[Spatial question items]
= = =

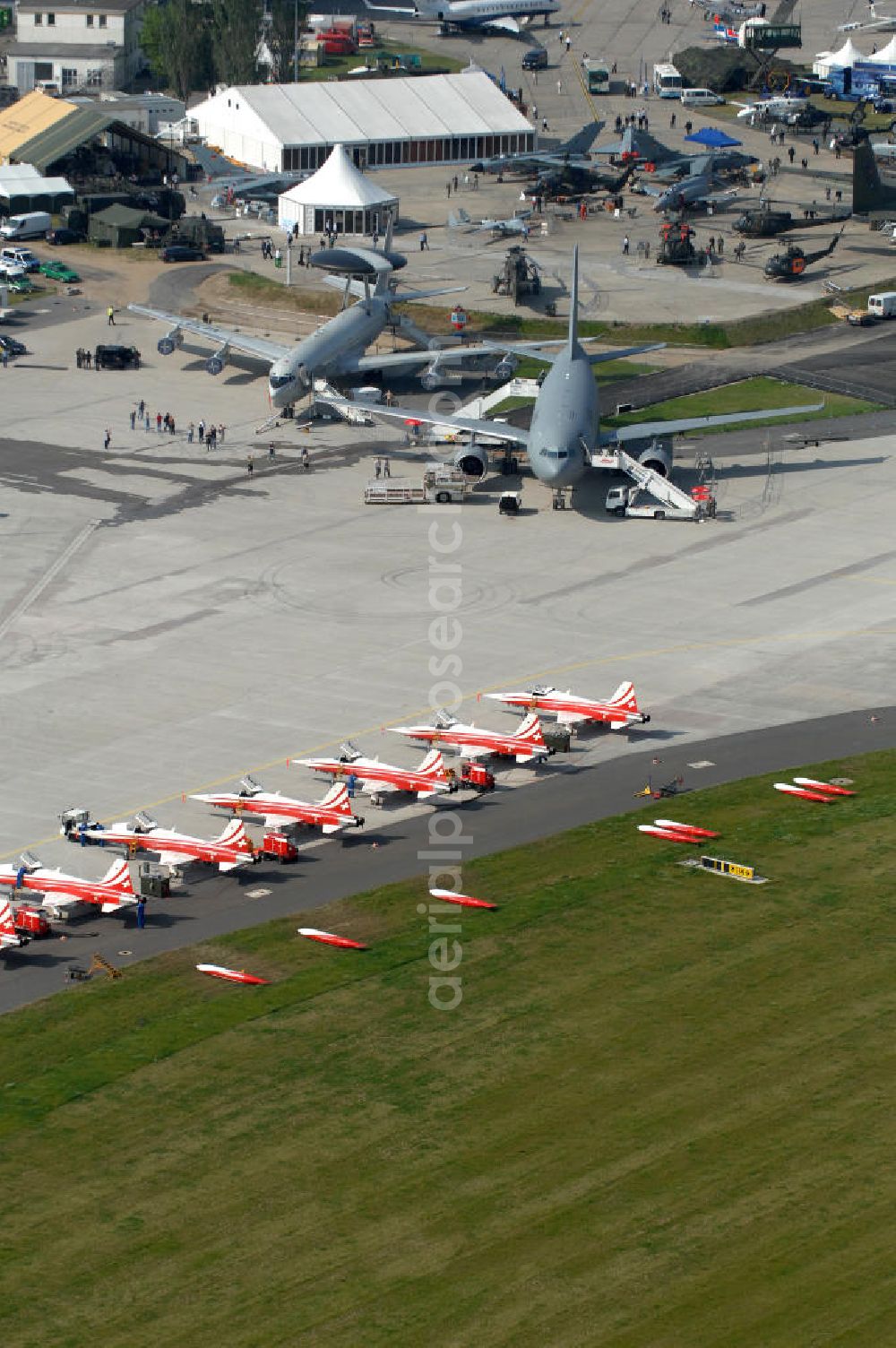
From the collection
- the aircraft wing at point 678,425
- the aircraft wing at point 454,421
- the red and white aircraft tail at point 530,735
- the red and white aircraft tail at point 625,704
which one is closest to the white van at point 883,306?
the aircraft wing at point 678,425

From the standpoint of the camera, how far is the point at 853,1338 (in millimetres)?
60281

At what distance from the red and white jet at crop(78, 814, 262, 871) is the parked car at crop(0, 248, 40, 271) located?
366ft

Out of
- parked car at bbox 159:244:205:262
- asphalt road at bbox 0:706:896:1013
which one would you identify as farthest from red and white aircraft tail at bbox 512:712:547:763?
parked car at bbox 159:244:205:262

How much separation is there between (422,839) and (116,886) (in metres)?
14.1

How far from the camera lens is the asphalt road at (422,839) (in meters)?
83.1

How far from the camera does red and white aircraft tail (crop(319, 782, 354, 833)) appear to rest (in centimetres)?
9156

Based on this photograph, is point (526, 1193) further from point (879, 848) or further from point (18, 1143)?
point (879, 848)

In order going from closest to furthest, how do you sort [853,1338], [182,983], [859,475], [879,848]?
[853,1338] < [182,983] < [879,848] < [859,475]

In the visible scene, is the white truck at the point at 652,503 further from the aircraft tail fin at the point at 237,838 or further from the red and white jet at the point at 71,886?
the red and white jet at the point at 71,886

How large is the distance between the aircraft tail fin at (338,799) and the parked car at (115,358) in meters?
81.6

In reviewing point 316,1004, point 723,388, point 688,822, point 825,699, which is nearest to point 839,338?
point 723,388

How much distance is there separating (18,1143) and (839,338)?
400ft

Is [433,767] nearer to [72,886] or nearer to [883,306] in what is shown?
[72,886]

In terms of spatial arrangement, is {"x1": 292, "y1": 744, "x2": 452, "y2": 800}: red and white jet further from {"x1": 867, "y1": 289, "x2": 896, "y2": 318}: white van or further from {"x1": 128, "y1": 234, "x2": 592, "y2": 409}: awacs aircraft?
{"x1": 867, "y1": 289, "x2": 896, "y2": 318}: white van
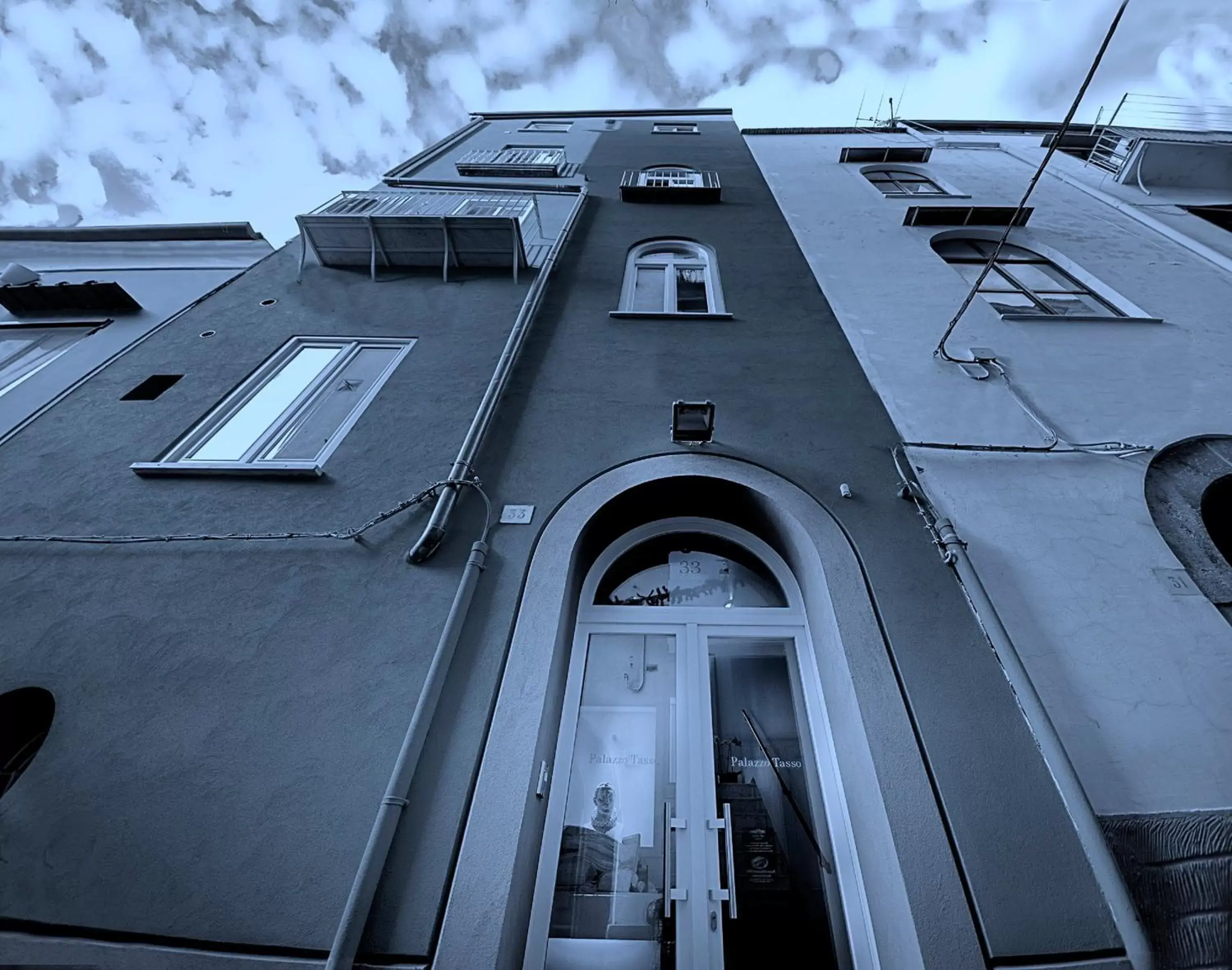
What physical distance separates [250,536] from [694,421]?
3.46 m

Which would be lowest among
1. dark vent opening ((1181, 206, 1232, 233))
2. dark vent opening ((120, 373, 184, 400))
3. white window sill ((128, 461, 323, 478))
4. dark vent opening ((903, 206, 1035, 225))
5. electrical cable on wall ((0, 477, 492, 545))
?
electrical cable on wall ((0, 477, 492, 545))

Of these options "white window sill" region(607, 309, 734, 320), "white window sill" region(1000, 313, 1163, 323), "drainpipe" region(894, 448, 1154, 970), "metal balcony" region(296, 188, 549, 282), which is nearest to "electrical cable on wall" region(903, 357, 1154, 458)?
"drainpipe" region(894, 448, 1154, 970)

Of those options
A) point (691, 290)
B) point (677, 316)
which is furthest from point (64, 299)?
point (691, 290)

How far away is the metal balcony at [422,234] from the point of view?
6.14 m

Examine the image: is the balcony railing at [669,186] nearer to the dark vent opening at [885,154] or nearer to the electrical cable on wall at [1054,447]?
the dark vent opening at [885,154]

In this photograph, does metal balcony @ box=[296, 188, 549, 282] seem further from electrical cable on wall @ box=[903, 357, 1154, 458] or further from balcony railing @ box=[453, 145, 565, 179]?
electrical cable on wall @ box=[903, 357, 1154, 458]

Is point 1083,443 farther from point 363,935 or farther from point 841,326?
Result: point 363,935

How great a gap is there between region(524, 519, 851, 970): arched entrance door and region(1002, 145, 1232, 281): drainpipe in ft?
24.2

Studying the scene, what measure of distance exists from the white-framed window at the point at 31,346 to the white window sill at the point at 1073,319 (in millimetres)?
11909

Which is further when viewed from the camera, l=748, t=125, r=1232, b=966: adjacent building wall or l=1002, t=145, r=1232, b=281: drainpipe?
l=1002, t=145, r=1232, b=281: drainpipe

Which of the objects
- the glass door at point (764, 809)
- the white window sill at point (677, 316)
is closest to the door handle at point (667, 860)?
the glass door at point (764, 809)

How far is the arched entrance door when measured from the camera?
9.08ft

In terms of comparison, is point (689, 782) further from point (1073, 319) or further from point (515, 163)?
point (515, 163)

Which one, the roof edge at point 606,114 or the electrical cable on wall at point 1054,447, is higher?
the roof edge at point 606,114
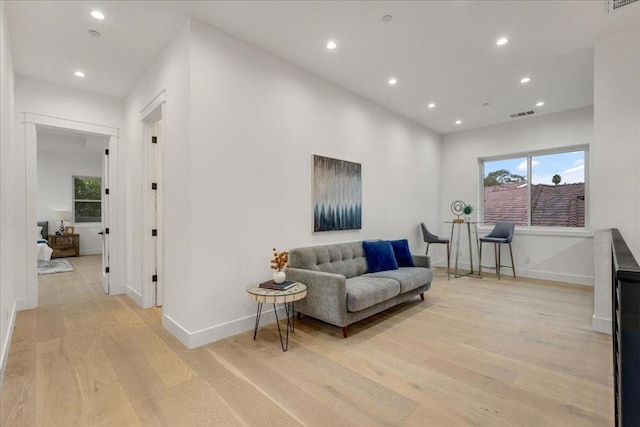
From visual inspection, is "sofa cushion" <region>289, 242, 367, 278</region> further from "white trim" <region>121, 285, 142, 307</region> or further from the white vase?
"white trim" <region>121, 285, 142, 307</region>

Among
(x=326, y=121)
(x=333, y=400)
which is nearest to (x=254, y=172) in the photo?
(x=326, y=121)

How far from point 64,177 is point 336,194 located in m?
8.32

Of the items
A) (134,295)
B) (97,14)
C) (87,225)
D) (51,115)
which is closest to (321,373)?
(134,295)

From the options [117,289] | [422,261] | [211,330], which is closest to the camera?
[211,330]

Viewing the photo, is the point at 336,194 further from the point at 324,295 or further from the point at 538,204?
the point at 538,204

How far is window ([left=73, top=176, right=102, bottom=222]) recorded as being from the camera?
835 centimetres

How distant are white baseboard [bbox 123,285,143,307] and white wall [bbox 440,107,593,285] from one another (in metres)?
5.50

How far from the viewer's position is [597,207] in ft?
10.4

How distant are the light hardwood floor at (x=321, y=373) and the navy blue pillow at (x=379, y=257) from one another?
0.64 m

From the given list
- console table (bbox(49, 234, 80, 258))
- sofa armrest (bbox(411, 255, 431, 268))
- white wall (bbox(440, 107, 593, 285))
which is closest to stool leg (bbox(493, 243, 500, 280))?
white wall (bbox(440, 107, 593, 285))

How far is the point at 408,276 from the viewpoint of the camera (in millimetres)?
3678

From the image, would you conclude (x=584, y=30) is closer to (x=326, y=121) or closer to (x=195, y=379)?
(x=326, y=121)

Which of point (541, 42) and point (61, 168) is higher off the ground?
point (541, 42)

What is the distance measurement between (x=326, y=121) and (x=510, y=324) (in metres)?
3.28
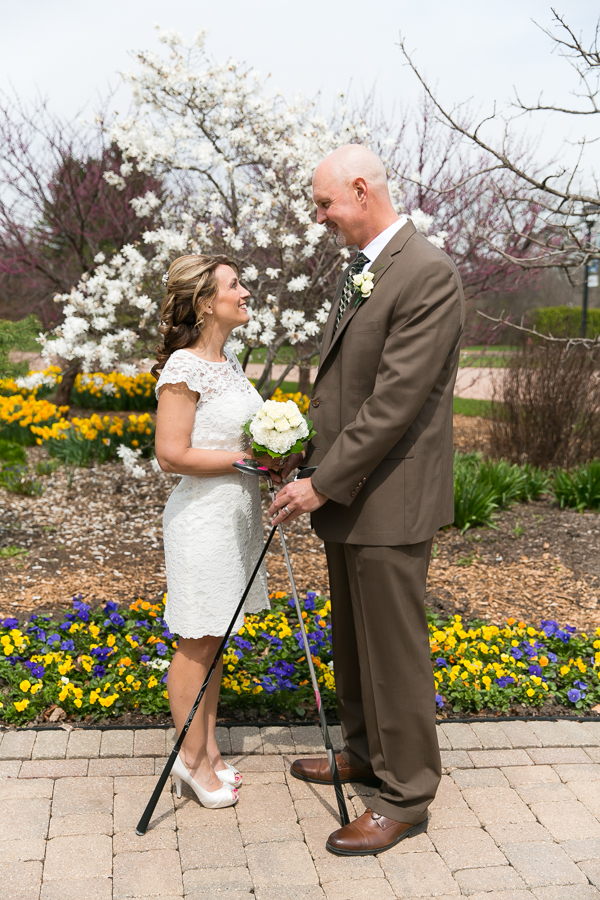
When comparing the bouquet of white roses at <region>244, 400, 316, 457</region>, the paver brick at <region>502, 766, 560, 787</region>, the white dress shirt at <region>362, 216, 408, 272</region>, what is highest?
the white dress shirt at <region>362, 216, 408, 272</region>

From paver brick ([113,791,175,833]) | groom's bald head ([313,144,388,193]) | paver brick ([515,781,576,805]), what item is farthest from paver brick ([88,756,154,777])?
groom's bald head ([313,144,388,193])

= = =

— THE REQUEST —
Reproduce verbatim the lines from the one containing "From the image, would" through the end of the items, inclusive, omitting the pictures.

— OUTPUT FOR THIS EXERCISE —
From the image, would you conclude (x=584, y=30) is closer to (x=326, y=121) or closer to (x=195, y=379)?
(x=326, y=121)

Which of point (541, 42) and point (61, 168) is higher off the ground?
point (541, 42)

What is the distance measurement between (x=326, y=121) and (x=510, y=324) (in metres)?
3.28
When comparing the bouquet of white roses at <region>244, 400, 316, 457</region>, the paver brick at <region>502, 766, 560, 787</region>, the white dress shirt at <region>362, 216, 408, 272</region>, what is highest?
the white dress shirt at <region>362, 216, 408, 272</region>

From paver brick ([113,791,175,833]) | groom's bald head ([313,144,388,193]) | paver brick ([515,781,576,805]), what item is farthest from paver brick ([88,756,154,777])?
groom's bald head ([313,144,388,193])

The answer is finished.